Healthcare technology company Zelis has deployed an AI-native solution that helps health plans manage the complexities of independent dispute resolution under the No-Surprises Act.
Independent Dispute Resolution (IDR) is a process for adjudicating out-of-network claims created by the No Surprises Act of 2020 (NSA).
Zelis’ solutions use AI to automate payer workflows from claim recalculation, public negotiation, dispute prevention, case management, and IDR resolution. Executives said the company announced the new solution as payers’ operations are strained by dispute volume, compliance requirements and procedural deadlines.
In late May, the Centers for Medicare and Medicaid Services finalized changes to the No-Surprise Act dispute resolution process. The rule, a joint effort by the Departments of Health and Human Services, Labor and Treasury, and the Office of Personnel Management, lowers administrative fees for disputes from $115 to $15, which federal officials say will make it easier to participate while “maintaining a self-sustaining program.”
The final rule introduces new communication, open negotiation, eligibility, batching, and process requirements aimed at reducing ineligible disputes and improving the efficiency of the overall federal dispute resolution process.

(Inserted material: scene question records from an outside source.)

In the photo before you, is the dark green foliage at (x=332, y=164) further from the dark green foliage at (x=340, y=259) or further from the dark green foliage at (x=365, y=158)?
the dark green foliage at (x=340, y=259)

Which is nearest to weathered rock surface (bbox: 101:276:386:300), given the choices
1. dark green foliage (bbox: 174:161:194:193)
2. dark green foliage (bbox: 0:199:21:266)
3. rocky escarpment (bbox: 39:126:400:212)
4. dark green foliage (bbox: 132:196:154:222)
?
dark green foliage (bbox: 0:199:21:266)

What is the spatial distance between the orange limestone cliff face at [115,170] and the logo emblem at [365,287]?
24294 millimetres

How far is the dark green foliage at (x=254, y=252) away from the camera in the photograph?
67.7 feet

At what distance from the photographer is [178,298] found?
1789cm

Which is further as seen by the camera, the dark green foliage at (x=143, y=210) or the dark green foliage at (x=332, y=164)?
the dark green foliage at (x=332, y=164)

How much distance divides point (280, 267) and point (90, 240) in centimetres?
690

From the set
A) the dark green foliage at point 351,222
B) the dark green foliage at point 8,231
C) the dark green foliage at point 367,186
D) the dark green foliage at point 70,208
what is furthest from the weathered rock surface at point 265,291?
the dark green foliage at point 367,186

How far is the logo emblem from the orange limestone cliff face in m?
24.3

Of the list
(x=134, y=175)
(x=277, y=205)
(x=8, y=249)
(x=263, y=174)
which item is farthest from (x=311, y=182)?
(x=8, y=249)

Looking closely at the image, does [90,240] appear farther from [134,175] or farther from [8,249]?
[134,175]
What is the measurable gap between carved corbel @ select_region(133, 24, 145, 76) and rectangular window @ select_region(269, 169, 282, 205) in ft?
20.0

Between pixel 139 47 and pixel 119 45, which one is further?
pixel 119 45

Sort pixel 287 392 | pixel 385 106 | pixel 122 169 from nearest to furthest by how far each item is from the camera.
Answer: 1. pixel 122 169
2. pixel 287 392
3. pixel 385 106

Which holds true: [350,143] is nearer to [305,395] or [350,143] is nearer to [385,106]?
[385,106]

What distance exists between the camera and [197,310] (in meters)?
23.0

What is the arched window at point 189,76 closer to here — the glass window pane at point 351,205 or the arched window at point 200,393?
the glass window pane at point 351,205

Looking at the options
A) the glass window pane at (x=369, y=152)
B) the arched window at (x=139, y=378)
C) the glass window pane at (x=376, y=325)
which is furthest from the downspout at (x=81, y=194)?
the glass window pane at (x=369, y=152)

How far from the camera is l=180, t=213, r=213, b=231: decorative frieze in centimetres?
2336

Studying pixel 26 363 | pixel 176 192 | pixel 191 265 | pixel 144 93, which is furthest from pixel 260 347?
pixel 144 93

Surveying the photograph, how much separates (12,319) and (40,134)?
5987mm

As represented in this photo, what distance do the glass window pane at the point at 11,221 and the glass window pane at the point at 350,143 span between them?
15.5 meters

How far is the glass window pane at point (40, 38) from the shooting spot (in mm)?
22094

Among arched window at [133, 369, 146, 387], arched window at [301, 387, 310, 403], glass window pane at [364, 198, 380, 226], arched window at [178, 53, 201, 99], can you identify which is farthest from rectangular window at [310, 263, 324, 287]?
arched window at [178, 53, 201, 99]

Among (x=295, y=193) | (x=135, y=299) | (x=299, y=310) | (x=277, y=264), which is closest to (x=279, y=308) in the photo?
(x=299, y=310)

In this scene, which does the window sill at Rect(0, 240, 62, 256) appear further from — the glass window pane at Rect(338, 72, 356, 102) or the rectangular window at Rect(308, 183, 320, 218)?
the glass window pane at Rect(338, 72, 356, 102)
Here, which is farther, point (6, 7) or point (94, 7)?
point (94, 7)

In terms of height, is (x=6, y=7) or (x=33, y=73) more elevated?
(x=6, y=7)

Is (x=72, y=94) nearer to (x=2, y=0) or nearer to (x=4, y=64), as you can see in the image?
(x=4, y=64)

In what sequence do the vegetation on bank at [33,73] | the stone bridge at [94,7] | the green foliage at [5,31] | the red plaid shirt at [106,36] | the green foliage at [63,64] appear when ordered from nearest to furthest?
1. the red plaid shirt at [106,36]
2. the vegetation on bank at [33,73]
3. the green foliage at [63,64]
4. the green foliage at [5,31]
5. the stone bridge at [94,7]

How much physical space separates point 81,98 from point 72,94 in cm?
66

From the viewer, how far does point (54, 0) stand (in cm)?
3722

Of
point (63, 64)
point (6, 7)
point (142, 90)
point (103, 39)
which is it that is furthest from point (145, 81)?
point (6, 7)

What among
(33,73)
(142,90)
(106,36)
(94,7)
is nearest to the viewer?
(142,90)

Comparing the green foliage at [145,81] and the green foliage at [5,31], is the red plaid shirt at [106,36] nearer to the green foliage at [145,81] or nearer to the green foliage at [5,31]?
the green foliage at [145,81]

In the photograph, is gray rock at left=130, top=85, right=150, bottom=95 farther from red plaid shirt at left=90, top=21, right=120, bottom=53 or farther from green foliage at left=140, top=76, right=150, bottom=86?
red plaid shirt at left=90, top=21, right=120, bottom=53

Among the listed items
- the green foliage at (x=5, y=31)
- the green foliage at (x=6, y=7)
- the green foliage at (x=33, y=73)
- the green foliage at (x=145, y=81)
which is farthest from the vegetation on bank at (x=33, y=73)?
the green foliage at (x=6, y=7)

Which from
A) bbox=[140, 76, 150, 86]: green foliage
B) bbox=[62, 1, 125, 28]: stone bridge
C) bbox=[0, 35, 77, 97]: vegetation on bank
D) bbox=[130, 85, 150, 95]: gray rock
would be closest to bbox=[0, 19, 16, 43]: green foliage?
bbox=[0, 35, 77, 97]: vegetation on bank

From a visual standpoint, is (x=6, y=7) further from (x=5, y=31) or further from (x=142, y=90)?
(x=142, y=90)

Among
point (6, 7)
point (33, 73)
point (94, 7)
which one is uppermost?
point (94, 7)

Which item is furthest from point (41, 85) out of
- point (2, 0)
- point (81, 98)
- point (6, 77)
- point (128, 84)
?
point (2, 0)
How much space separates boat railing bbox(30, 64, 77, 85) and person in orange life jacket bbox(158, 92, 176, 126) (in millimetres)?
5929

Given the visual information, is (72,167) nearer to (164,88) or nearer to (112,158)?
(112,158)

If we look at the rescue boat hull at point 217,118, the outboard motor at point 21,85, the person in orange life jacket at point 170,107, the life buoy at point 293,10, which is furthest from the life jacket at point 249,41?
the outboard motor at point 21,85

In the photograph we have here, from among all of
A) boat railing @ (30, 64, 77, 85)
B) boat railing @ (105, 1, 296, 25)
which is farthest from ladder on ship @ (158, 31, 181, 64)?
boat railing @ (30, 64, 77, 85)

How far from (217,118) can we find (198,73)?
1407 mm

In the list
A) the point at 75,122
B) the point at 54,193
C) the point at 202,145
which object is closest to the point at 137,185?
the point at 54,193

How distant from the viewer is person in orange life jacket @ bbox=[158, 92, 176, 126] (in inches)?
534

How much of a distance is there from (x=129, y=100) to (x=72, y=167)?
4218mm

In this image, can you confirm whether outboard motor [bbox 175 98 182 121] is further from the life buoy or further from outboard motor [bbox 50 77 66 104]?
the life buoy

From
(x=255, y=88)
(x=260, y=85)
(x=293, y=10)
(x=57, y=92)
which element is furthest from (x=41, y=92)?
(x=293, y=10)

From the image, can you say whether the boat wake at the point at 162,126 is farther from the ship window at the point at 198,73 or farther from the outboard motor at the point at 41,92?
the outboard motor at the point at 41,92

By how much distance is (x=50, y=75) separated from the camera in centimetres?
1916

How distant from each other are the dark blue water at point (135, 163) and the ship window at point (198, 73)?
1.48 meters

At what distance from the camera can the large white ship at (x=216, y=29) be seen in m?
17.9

The rule requires payers to use standardized billing codes in out-of-network medical communications, which allows providers to easily identify whether a particular claim is subject to an IDR.
Zelis says its new solution supports evolving requirements under the NSA, including changing deadlines, reporting obligations, and process complexity.
The solution automates workflows, reduces operational blind spots throughout the IDR process, and streamlines out-of-network claims processing. The company says the solution enables payers to move from manual, disaggregated dispute management to a more strategic, data-driven operating model.
The solution uses automated ingestion, documentation, alerting and escalation workflows to ensure cases progress on time, reducing the risk of missed deadlines, unnecessary fees and avoidable financial leaks, company executives said. The solution features real-time dashboards, qualified payment amount (QPA) comparative analysis, a complete communications audit trail, and evidence-based pricing recommendations.
It also features predictive intelligence for customized case submissions, contests ineligible disputes, and uncovers independent dispute resolution organization (IDRE) behavior and provider patterns to optimize settlement strategies and drive improved performance, the company said.
“While rule changes by CMS and HHS have improved NSA efficiency and long-term sustainability, payers are overwhelmed by the complexity and cost associated with the IDR process,” Jim Bridges, president of price optimization at Xeris, said in a statement. “Zelis NSA Claim Advantage gives payers a smarter way to manage the IDR lifecycle. It combines AI-native automation, data-driven intelligence, and human review at every step of the process to identify risks early, reduce avoidable disputes, and replace guesswork with predictable outcomes.”
Far more claims were pushed into the IDR stage than the Fed originally anticipated when setting up the No-Surprises Act process. When it first opened in 2022, the federal IDR portal was flooded with nearly 14 times as many disputes as originally predicted, and the annual caseload is now more than 100 times that forecast, according to a 2025 HHS fact sheet (PDF).
According to CMS, more than 5 million disputes have been sent to IDR since April 2022, when the process was established.
Payers have criticized this trend, citing data showing that a small number of providers account for the majority of disputes that result in IDRs. And when the case goes to arbitration, the provider has an overwhelming chance of winning and making a lot of money.
Following court rulings that revised the guidance CMS provides to third-party arbitrators, IDR has largely favored providers over payers. For example, in the second quarter of 2025, the rates offered by providers during IDR disputes were selected in approximately 87% of closed disputes.
Zelis says its new solution builds on its experience in claims processing, including saving $2.39 billion processing NSA claims in 2025, with only about 8% of claims escalated to IDR.
The company serves more than 750 payers, including the top five national health plans, regional health plans, TPAs, as well as health care providers and consumers.